(Dataset entries)
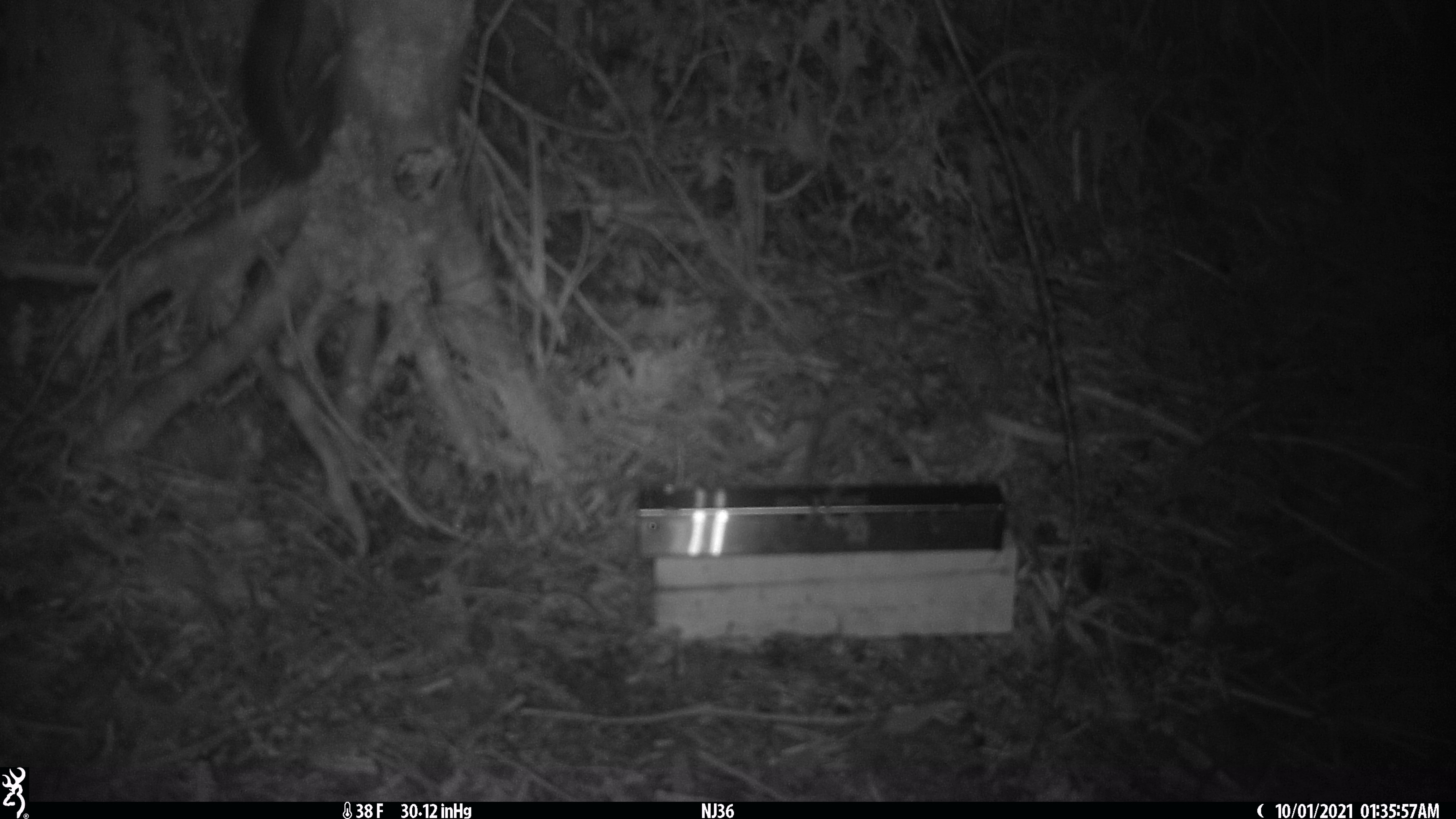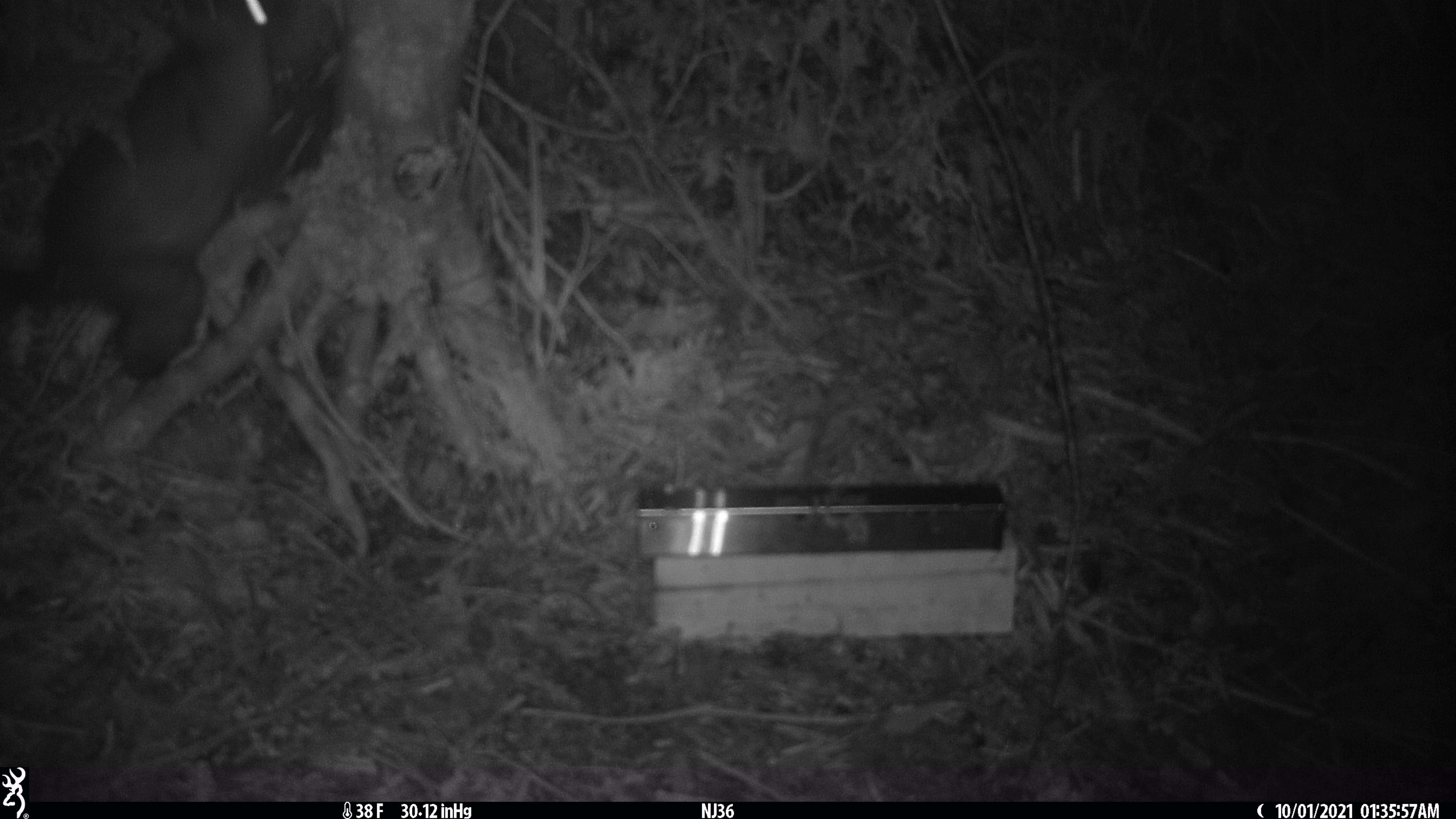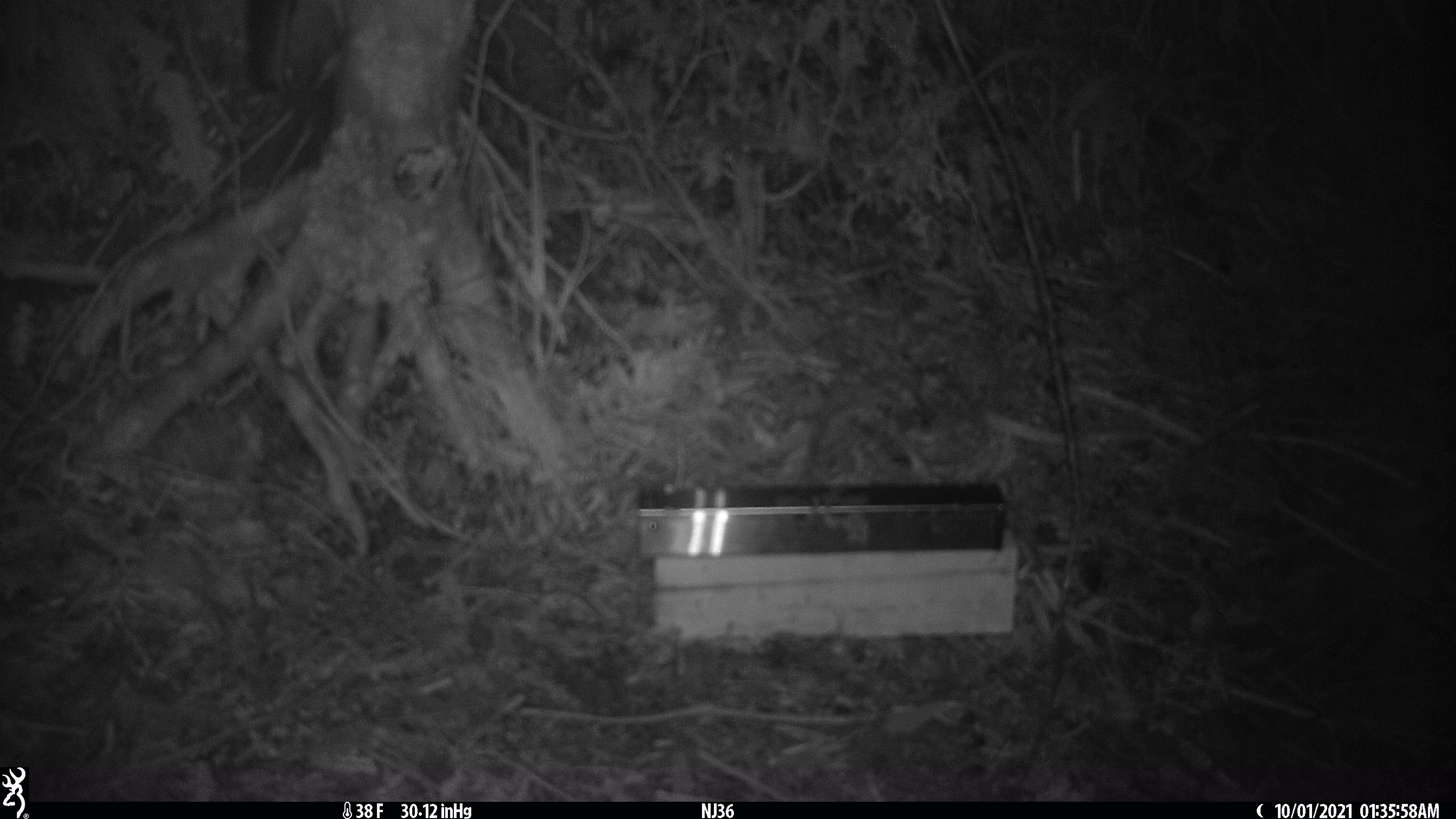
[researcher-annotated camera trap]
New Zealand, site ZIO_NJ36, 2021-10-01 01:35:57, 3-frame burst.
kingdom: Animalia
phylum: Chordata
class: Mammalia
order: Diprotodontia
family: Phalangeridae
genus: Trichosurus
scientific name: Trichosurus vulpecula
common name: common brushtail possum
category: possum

* Problem description: Your copy should hold every entry exactly as written, but none of the pictures.

* Your solution:
[researcher-annotated camera trap]
New Zealand, site ZIO_NJ36, 2021-10-01 01:35:57, 3-frame burst.
kingdom: Animalia
phylum: Chordata
class: Mammalia
order: Diprotodontia
family: Phalangeridae
genus: Trichosurus
scientific name: Trichosurus vulpecula
common name: common brushtail possum
category: possum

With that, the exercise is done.